А когда Тамаре Андреевне позвонили и сообщили, что я оттуда сбежала и состояние у меня очень «нестабильное», она моментально поставила на уши всех, включая моего отца, который в тот момент находился в Казахстане, и должен был подыграть мне так, чтобы не спугнуть. Все считали, что я собираюсь покончить с собой.
Близняшки зачем-то рассказали, будто я неоднократно грозилась это сделать.
Поэтому Тамара Андреевна выдала Славе и Филу с Бэзилом чёткие инструкции о том, что сообщать мне о Кощее ни в коем случае нельзя, также как и раскрывать приезд матери. От них требовалось лишь найти меня, успокоить и, если понадобиться медицинское вмешательство, уговорить вернуться в Пуговицы.
Джену и её помощника тоже вызвала директриса. Даже из Минска ей удавалось неплохо руководить.
Томаш пришёл в тот же вечер, после ухода Лизы и Липы.
Я включила телефон и сама позвала его.
Обида за то, что он не нашёл для моего освобождения деньги, и вообще ничего не сделал, всё ещё сидела во мне, но уже не так болезненно и остро. Я скучала по нему. Мне не хватало его взглядов, рук, успокаивающей ровности и уверенности.
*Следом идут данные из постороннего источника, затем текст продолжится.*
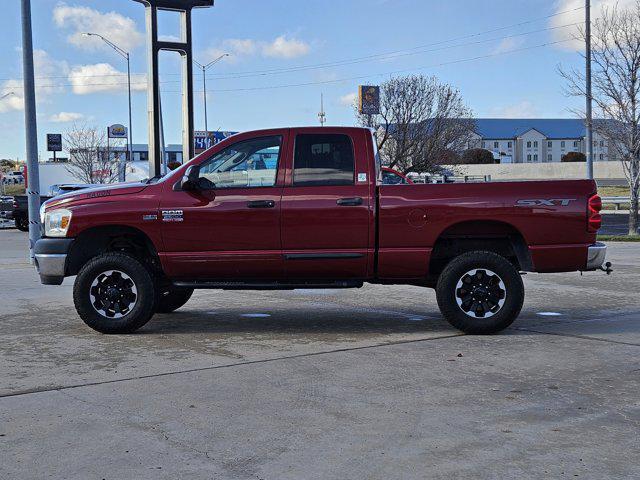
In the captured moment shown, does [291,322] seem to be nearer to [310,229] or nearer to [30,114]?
[310,229]

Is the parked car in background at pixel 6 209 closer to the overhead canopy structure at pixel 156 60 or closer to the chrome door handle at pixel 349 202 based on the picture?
the overhead canopy structure at pixel 156 60

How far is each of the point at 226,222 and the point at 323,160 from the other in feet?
3.90

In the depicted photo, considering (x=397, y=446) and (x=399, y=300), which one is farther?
(x=399, y=300)

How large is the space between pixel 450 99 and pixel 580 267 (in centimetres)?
4614

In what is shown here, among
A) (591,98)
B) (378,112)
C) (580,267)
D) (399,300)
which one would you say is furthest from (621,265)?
(378,112)

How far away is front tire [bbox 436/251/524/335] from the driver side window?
2079 millimetres

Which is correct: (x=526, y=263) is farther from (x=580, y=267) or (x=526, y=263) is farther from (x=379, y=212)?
(x=379, y=212)

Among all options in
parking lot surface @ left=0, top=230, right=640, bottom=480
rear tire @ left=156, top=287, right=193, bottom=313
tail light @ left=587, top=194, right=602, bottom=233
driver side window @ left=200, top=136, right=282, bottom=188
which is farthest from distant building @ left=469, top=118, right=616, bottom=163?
parking lot surface @ left=0, top=230, right=640, bottom=480

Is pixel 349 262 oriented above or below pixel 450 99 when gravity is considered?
below

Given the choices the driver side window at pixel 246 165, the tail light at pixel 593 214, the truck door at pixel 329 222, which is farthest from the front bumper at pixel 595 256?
the driver side window at pixel 246 165

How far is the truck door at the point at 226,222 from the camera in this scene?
320 inches

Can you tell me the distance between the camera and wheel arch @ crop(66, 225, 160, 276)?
8367 millimetres

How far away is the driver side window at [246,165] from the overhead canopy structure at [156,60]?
37.4 feet

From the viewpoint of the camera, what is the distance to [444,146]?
5266cm
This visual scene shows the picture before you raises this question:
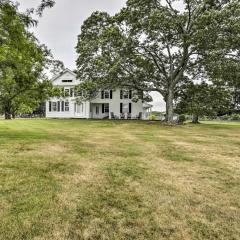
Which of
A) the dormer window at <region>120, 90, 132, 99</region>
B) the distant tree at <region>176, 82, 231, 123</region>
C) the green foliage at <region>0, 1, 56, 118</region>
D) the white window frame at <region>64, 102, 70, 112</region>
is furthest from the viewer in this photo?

Кроме того, я до сих пор не знала, куда он пропал после нашей ссоры, и что было в Дашиной переписке с Надей. И что это вообще за переписка, раз Надя, как выяснилось, если и могла писать, то только с того света.
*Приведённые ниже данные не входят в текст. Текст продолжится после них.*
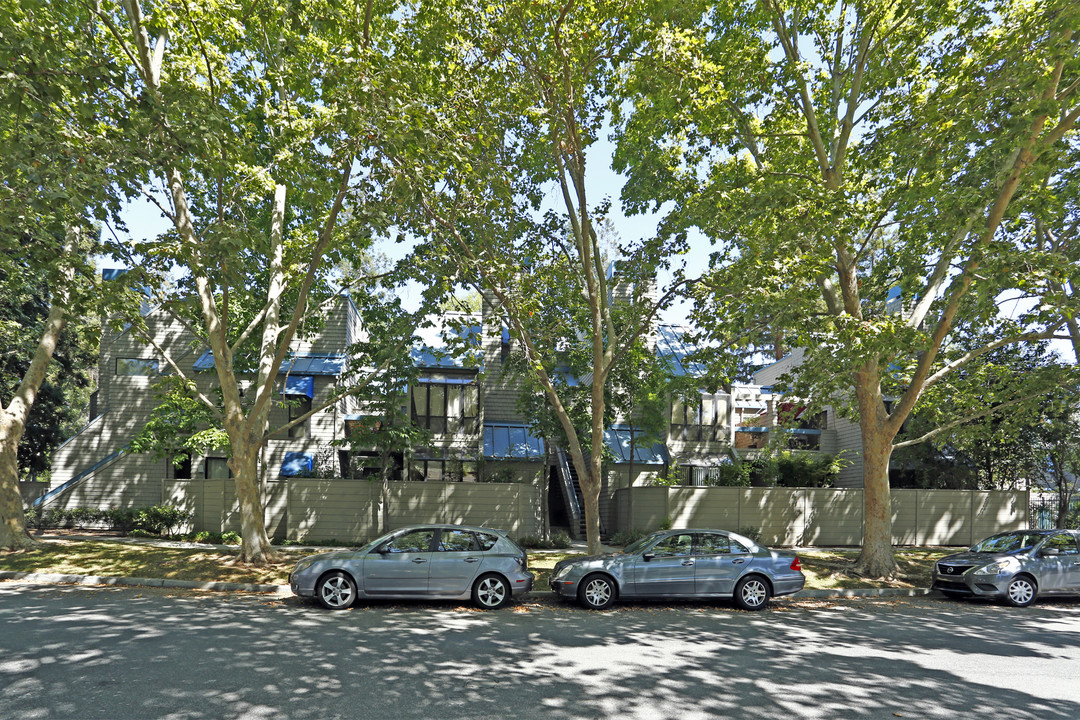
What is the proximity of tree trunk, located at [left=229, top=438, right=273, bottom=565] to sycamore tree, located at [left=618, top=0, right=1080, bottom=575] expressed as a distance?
10449 mm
Мама приняла его с большим радушием, нежели Сеню и Лизу. Что не удивительно. Слава был из тех, кто производит на родителей исключительно хорошее впечатление.
Сначала он сел на табуретку у стены, где до этого сидела Лиза, но как только мама вышла, тут же перебрался ко мне на край разложенного дивана.
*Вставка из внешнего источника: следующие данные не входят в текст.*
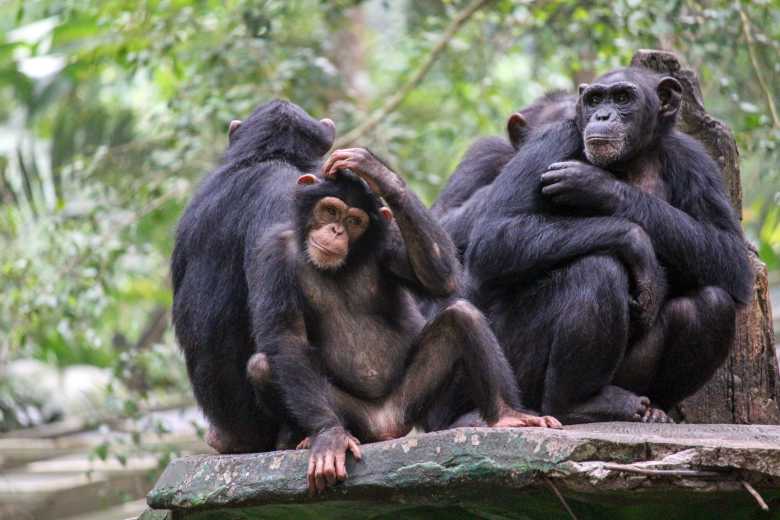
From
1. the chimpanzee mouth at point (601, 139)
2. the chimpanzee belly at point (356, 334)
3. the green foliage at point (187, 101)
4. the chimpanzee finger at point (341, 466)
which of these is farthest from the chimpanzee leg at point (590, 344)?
the green foliage at point (187, 101)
Потянулся, чтобы поцеловать, но я отодвинулась.
— Ты обижаешься? — не понял он.
— Я болею и могу быть заразной.
— Понятно, — он взял мою руку и поцеловал её. — Я соскучился.
В его тёмном, серьёзном взгляде читалась искренность. Мне нужно было что-то ответить, но я вдруг вспомнила, как они с Лёшей валялись под ёлкой, и невольно расхохоталась.
— Ты чего? — удивился он.
— Ёлку вспомнила.
— А, да, — он улыбнулся. — Задала ты всем жару.
— Потому что нечего было меня ловить.
— И где ты только этого гопника откопала.
— Лёха не гопник.
— А кто же?
— Да, так, — я улыбнулась. Воспоминания о Лёше заметно скрашивали весь произошедший со мной дурдом. — Нарисованный парень из другого мира.
— И кто он тебе? — Томаш нахмурился.
— Ты ревнуешь?
— Да.
— Слав, давай на чистоту, — я забрала у него свою руку. — Это ведь из-за тебя меня туда упекли?
— В Пуговицы? — зачем-то уточнил он. — Не совсем. До тех пор, пока та девушка, близняшка не пришла ко мне, я не знал, что ты там. Клянусь. Да, я знал, что твой дед отправил тебя куда-то, но понятия не имел куда. Он не хотел говорить. Боялся, что я разболтаю кому-нибудь.